(Text shown)
--

Submitted by Andy McIlvain.
What is a mirror? Almost all of us get up in the morning and look into one. We look into the mirror and we recognize ourselves. This is unique in all of creation. A dog or cat, for example, sees a stranger or an intruder when they gaze into a mirror.
The dictionary defines a mirror as a reflective surface, now typically of glass coated with a metal amalgam that reflects a clear image.
Mirrors can be made of many things, stone or metal for example. Mirrors in the middle-ages were controlled by a secret guild. Today they are mass produced and used for everything from home decorating to the Hubble Space Telescope. The largest manmade mirror is the Large Binocular Telescope on Mount Graham with a diameter of 27 feet across, weighing about 20 tons, made of 40 mm thick glass, and costing about $4 million.
Mirrors have always been about light and looking. And their symbolism relates to our contradictory nature of wanting to know reality and yet yearning for mystery and illusion.
When we look into the mirror what we see is a reversed image, right to left. The true expressions and emotions conveyed by your face and eyes are backwards.
This is much like the image of our creator that we reflect NOW in this earthly life. We are not the true image of God that we were intended to reflect. Sin has distorted and disordered that image, it is backwards.
To image God means we are to display him and his character in our lives. To recover that ability we must be redeemed and sanctified by Jesus and the Holy Spirit as we mature and grow in faith.

--

(Dataset extract)

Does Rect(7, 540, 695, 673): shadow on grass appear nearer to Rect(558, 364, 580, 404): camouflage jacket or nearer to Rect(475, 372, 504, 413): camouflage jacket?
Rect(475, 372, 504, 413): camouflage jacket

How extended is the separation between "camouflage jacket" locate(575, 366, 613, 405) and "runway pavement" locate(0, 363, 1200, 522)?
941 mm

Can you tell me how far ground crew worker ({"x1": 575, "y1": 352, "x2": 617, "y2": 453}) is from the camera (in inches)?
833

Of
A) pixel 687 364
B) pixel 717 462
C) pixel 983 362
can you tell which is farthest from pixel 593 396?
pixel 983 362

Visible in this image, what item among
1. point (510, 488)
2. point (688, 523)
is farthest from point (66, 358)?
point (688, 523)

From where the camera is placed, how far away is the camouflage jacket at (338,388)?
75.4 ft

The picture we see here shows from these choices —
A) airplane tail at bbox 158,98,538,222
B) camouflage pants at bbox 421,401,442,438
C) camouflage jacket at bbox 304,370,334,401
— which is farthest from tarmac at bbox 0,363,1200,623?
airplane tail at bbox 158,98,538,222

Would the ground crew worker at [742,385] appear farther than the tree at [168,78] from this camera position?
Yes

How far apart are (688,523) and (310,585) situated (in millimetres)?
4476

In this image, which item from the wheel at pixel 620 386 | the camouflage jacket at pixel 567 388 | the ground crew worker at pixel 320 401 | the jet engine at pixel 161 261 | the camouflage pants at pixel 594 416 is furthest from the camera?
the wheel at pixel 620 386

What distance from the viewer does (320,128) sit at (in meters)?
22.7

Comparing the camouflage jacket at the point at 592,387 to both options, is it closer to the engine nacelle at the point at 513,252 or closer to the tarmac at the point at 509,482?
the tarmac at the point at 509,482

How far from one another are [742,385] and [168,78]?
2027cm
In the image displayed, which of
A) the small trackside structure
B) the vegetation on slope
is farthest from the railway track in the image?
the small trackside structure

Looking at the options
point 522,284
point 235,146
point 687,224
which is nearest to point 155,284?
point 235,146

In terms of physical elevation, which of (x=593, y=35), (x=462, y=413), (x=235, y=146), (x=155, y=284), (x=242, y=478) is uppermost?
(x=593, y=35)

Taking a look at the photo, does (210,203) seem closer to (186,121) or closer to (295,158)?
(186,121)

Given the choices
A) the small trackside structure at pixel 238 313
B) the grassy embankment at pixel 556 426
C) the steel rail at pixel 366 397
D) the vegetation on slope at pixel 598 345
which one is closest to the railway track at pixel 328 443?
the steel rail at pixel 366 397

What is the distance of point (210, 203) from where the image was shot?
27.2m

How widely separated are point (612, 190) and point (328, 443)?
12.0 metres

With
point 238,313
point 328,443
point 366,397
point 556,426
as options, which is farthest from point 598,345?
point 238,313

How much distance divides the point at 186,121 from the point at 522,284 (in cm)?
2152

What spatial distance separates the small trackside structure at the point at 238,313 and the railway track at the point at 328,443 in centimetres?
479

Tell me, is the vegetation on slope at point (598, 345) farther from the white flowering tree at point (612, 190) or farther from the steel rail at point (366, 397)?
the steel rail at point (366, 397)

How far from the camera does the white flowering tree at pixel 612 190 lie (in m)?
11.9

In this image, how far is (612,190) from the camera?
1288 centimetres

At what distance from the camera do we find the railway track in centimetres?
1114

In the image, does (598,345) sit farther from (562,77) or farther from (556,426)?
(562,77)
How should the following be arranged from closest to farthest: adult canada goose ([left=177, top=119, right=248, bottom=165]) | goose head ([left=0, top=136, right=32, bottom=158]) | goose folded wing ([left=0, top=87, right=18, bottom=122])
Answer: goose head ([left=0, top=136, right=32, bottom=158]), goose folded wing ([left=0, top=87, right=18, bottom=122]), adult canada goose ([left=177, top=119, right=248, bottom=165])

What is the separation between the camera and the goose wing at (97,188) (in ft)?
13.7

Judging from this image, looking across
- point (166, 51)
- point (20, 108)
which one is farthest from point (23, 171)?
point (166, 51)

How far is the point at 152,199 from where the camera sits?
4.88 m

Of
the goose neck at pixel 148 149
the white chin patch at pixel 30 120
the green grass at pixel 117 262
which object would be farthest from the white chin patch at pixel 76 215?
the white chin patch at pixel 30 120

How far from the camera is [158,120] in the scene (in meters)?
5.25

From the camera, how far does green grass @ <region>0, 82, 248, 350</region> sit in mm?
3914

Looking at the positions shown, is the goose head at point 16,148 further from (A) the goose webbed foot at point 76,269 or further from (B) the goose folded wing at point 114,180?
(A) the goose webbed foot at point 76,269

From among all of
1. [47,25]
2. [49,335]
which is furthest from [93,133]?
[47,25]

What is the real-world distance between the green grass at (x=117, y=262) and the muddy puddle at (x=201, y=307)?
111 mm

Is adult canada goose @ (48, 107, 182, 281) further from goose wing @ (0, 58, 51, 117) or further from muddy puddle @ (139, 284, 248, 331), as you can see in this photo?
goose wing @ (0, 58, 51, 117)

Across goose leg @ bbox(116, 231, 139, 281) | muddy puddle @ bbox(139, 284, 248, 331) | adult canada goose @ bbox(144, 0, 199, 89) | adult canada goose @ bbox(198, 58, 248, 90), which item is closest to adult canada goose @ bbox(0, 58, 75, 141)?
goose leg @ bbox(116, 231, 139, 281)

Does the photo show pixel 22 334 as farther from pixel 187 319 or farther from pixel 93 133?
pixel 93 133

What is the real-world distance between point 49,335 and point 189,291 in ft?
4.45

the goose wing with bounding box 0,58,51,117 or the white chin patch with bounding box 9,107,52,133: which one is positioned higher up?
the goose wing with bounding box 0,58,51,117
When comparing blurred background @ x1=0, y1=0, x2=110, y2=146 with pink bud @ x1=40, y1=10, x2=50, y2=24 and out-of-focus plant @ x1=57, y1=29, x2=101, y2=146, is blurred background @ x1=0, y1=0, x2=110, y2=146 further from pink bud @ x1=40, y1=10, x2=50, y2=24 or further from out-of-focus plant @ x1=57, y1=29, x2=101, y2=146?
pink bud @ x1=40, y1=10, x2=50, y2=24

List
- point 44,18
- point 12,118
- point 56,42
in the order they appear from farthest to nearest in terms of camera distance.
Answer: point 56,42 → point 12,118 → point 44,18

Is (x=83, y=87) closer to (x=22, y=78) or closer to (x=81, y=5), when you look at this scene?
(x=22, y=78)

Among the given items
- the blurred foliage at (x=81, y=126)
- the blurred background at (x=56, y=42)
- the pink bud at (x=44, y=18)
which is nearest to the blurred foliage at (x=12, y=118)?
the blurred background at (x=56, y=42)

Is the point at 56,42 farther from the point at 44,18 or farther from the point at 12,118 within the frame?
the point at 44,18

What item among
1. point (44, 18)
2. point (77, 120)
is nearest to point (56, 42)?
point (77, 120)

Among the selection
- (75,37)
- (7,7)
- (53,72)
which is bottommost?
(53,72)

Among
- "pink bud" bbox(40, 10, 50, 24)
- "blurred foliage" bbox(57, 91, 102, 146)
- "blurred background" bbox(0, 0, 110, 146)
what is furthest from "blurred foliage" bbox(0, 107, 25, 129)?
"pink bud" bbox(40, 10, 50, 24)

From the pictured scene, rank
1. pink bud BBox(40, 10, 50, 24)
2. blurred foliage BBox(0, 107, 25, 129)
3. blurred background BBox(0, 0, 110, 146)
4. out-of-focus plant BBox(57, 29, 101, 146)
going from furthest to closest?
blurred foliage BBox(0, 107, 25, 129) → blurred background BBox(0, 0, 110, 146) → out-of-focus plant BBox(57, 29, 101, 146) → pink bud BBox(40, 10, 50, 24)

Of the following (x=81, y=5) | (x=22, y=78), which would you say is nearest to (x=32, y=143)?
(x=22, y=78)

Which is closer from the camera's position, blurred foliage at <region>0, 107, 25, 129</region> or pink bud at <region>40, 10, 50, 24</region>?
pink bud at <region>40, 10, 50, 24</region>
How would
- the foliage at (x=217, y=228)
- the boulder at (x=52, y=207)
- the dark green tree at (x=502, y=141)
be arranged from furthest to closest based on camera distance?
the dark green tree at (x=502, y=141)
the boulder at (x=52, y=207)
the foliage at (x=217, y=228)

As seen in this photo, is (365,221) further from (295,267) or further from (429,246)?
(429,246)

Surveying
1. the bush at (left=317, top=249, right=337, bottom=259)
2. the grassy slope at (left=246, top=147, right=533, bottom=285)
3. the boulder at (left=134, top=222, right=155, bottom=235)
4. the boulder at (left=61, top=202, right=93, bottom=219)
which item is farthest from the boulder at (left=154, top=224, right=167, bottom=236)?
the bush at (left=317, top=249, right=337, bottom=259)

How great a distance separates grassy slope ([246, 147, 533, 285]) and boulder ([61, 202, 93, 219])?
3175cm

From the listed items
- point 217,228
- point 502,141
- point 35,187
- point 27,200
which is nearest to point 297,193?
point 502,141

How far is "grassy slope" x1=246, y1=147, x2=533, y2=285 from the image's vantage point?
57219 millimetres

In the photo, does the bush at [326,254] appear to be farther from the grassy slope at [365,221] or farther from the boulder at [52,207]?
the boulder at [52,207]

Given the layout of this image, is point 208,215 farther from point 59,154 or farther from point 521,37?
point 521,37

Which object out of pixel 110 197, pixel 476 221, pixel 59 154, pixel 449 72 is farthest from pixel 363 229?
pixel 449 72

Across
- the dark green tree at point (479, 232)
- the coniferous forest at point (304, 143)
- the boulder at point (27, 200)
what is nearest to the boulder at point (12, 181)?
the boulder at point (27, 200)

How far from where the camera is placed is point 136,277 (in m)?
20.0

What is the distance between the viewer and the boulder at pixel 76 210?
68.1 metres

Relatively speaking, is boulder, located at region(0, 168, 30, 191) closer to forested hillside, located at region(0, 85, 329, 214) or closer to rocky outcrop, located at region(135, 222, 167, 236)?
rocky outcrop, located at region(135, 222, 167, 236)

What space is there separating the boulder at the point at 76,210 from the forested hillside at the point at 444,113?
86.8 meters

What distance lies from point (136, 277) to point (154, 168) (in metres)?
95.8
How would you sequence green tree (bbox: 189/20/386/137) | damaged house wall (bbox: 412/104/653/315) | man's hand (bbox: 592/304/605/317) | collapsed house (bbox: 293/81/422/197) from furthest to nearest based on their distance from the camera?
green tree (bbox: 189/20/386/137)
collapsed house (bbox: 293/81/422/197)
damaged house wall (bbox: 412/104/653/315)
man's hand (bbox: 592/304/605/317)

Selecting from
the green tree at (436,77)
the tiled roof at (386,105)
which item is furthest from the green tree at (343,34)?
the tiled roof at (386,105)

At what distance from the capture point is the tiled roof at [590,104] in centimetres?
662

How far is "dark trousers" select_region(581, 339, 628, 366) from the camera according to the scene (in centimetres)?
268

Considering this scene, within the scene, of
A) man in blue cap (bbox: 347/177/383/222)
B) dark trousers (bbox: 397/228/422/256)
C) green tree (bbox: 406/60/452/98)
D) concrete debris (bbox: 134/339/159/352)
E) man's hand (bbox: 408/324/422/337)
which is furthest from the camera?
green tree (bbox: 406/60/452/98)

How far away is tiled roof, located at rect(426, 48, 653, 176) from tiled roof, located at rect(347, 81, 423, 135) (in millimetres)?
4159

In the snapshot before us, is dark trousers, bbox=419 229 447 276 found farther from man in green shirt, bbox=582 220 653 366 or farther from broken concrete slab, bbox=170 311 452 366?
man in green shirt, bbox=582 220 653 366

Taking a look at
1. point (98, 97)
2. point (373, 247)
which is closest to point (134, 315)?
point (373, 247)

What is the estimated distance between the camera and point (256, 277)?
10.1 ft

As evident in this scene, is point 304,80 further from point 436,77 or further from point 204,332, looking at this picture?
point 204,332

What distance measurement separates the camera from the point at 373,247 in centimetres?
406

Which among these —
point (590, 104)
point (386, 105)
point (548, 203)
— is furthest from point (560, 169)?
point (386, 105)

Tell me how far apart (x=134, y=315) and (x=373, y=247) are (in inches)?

--

(Problem description) Pick up the text about mirrors and reflecting God's image after its last sentence and carry it forward. The material shown here comes from a different source than the text.

(The answer)
God is the true reality and we are the image of that reality. So we must talk and act in a way that reflects God and his character to the world around us. Our behavior, our thinking, and feelings reveals to the world the WHY of our existence and life.
Have you ever heard of a True Mirror? A True Mirror is a non-reversing mirror.
From the very beginning of Scripture in Genesis humans were created to glorify God (Genesis 1:27; Isaiah 43:7). That image has been stamped on us. We represent him in a world of sin and chaos. Each of us is unique and complex with a combination of gifts and skills that no one else has.
That image includes our morality – our sense of right and wrong – our rationality with reason, and spirituality as we relate to God. Another image we exhibit is our aesthetic sense in art in all its many forms, which is unique to humankind and a reflection of our creator.
Christ is our true mirror, he is the image, and people are created in his image.”
Christ is the glorious image to whom we look, and as we look to him our personhood is restored.